** To do **
Output the line containing "Is the point" and each line after it through the end of the data, exactly as written, with pictures left out.

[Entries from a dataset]

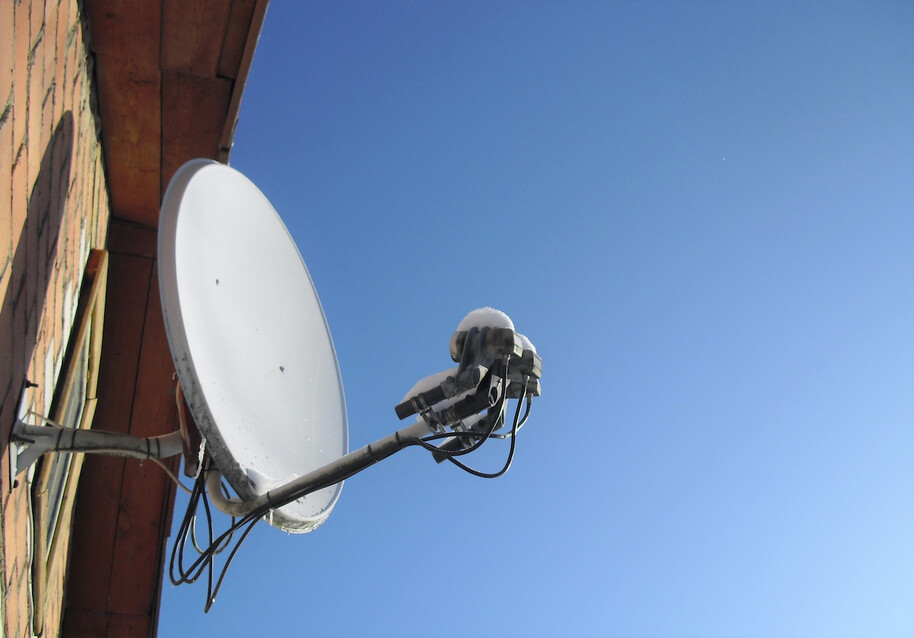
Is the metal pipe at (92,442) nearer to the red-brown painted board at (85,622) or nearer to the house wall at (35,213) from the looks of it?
the house wall at (35,213)

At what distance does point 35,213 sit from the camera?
5.10 feet

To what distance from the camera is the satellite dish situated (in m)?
1.42

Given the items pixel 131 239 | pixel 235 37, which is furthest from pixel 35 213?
pixel 131 239

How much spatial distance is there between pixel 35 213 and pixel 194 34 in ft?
2.51

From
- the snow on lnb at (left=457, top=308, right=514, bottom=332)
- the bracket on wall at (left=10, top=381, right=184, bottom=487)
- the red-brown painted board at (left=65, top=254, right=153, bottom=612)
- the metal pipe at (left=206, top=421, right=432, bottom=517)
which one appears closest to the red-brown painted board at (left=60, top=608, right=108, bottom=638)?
the red-brown painted board at (left=65, top=254, right=153, bottom=612)

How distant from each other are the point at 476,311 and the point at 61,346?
1084 mm

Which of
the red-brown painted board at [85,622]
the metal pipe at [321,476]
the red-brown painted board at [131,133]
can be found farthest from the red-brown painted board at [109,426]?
the metal pipe at [321,476]

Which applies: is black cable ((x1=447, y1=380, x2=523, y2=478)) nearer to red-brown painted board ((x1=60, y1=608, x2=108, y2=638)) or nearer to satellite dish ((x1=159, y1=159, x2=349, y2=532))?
satellite dish ((x1=159, y1=159, x2=349, y2=532))

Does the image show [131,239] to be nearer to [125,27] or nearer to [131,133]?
[131,133]

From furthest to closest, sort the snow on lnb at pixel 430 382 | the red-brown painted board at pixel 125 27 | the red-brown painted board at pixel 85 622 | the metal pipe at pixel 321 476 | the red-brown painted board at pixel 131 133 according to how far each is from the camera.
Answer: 1. the red-brown painted board at pixel 85 622
2. the red-brown painted board at pixel 131 133
3. the red-brown painted board at pixel 125 27
4. the snow on lnb at pixel 430 382
5. the metal pipe at pixel 321 476

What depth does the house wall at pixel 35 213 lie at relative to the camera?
133cm

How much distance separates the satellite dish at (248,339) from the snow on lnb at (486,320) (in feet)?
1.63

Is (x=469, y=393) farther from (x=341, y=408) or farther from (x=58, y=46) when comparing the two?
(x=58, y=46)

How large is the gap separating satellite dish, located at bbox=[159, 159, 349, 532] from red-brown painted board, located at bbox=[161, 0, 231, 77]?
0.42 metres
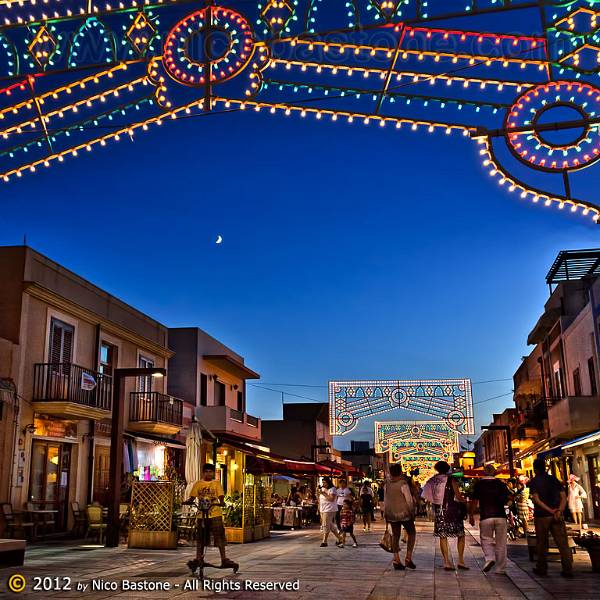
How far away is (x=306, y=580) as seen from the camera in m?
9.16

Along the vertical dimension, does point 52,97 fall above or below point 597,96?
above

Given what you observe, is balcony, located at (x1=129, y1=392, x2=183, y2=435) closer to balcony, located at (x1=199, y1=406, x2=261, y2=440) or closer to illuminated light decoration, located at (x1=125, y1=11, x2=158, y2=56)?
balcony, located at (x1=199, y1=406, x2=261, y2=440)

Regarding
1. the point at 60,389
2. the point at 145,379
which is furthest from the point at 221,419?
the point at 60,389

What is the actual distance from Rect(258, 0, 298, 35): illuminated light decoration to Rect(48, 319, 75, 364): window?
14.2 m

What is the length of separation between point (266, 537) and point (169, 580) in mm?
9988

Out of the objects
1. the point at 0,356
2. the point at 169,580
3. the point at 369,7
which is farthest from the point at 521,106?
the point at 0,356

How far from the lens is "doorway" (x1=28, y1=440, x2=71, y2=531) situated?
1736cm

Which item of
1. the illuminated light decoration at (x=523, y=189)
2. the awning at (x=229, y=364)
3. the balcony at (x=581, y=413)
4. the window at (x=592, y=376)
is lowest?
the balcony at (x=581, y=413)

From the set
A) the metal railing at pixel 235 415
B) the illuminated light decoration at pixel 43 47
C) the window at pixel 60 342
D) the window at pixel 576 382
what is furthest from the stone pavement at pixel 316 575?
the metal railing at pixel 235 415

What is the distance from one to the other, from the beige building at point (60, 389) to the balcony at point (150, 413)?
0.11 ft

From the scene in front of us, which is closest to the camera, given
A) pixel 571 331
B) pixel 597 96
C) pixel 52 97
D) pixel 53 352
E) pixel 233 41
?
pixel 597 96

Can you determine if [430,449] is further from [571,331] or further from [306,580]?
[306,580]

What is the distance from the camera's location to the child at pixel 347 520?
15.4 metres

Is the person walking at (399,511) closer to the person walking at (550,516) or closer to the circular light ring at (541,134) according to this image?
the person walking at (550,516)
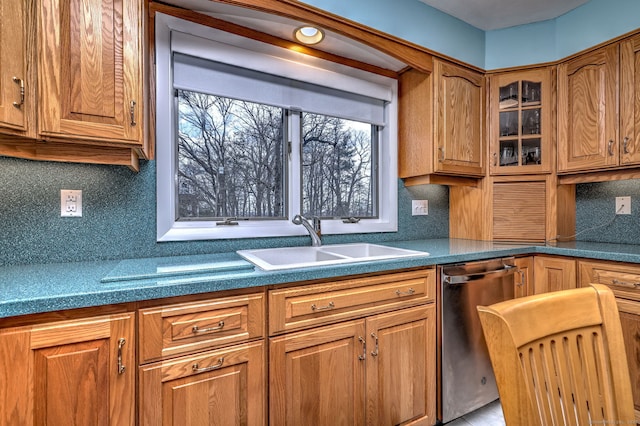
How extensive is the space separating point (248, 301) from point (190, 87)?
1.17m

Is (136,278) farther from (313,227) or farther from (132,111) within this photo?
(313,227)

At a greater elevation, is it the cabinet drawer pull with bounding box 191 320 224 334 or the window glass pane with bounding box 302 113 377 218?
the window glass pane with bounding box 302 113 377 218

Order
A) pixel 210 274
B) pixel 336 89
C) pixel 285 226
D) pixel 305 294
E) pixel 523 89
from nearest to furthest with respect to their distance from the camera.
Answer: pixel 210 274, pixel 305 294, pixel 285 226, pixel 336 89, pixel 523 89

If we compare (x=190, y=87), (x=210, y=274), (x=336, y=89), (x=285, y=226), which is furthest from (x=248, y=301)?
(x=336, y=89)

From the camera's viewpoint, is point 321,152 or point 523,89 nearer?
point 321,152

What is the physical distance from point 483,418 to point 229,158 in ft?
6.78

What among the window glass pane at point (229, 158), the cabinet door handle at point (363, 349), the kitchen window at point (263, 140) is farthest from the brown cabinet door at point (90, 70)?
the cabinet door handle at point (363, 349)

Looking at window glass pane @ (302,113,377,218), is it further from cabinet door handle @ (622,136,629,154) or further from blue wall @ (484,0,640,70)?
cabinet door handle @ (622,136,629,154)

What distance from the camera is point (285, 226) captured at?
1936mm

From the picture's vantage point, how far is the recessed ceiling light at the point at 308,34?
5.70 ft

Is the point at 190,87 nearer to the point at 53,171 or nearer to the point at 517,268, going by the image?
the point at 53,171

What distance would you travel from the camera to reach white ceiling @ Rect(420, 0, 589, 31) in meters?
2.08

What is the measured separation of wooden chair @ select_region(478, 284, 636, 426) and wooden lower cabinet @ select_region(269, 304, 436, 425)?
802mm

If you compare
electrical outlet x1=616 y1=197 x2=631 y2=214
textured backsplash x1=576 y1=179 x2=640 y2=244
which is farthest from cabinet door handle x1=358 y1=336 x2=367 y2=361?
electrical outlet x1=616 y1=197 x2=631 y2=214
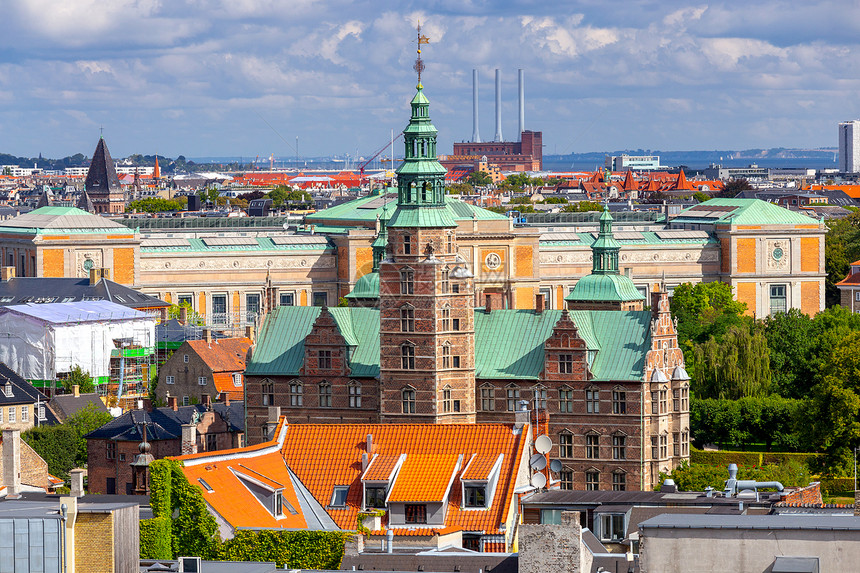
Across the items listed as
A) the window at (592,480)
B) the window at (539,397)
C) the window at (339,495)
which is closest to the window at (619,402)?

** Answer in full **
Is the point at 190,87 nearer to the point at 53,171 or nearer to the point at 517,268, going by the image?
the point at 53,171

What distance would you travel from the camera to reach white ceiling @ Rect(420, 0, 589, 31) in meters?
2.08

What is the measured separation of wooden chair @ select_region(478, 284, 636, 426) and wooden lower cabinet @ select_region(269, 304, 436, 425)?
802mm

If you compare
electrical outlet x1=616 y1=197 x2=631 y2=214
textured backsplash x1=576 y1=179 x2=640 y2=244
which is farthest from cabinet door handle x1=358 y1=336 x2=367 y2=361?
electrical outlet x1=616 y1=197 x2=631 y2=214
Across the items listed as
A) the window at (592,480)
B) the window at (539,397)
C) the window at (339,495)
which is closest to the window at (619,402)?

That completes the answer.